## [Questão]
Segundo o trecho sobre o desperdício de alimentos no Brasil, que percentual do desperdício total ocorre no manuseio e transporte de alimentos?

Brasil – Crise, alimento e valores
Uma família brasileira joga fora, em média, meio quilo de comida por dia. Um hipermercado pode desperdiçar por mês até 2000 quilos de alimentos bons para o consumo, mas não para a venda. A perda de alimentos nas feiras livres de São Paulo é estimada em 1000 quilos por dia.
Uma família brasileira joga fora, em média, meio quilo de comida por dia. Um hipermercado pode desperdiçar por mês até 2000 quilos de alimentos bons para o consumo, mas não para a venda. A perda de alimentos nas feiras livres de São Paulo é estimada em 1000 quilos por dia.
Segundo a FAO (Organização das Nações Unidas para Agricultura e Alimentação), no Brasil ocorre o desperdício de 26 milhões de toneladas de alimentos por ano, volume suficiente para alimentar bem 35 milhões de pessoas. De 100 caixas de produtos alimentares colhidas no campo, 39 não chegam à mesa do consumidor. Das 43,8 milhões de toneladas de lixo geradas anualmente no Brasil, 26,3 são de comida. 60% do lixo urbano produzido no Brasil é composto por restos de alimentos.
O desperdício total de alimentos no Brasil é de cerca de 14 milhões de toneladas anuais de frutas, hortaliças, grãos e outros alimentos. Do total de desperdício, 10% ocorrem durante a colheita, 50% no manuseio e transporte de alimentos, 30% nas centrais de abastecimentos e os últimos 10% diluem-se entre supermercados e consumidores.
Os alimentos eliminados indiscriminadamente poderiam ser aproveitados no combate aos efeitos da fome, da desnutrição e subnutrição. As perdas na cadeia produtiva alimentariam 1/3 dos famintos brasileiros, sem se gastar nem mais um centavo com a produção de alimentos.

## [Dados fornecidos]
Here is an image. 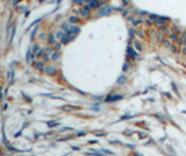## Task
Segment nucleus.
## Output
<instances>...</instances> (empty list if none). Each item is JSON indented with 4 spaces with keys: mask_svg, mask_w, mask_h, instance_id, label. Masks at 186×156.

## [Resolução da questão]
50% do desperdício total ocorre no manuseio e transporte de alimentos.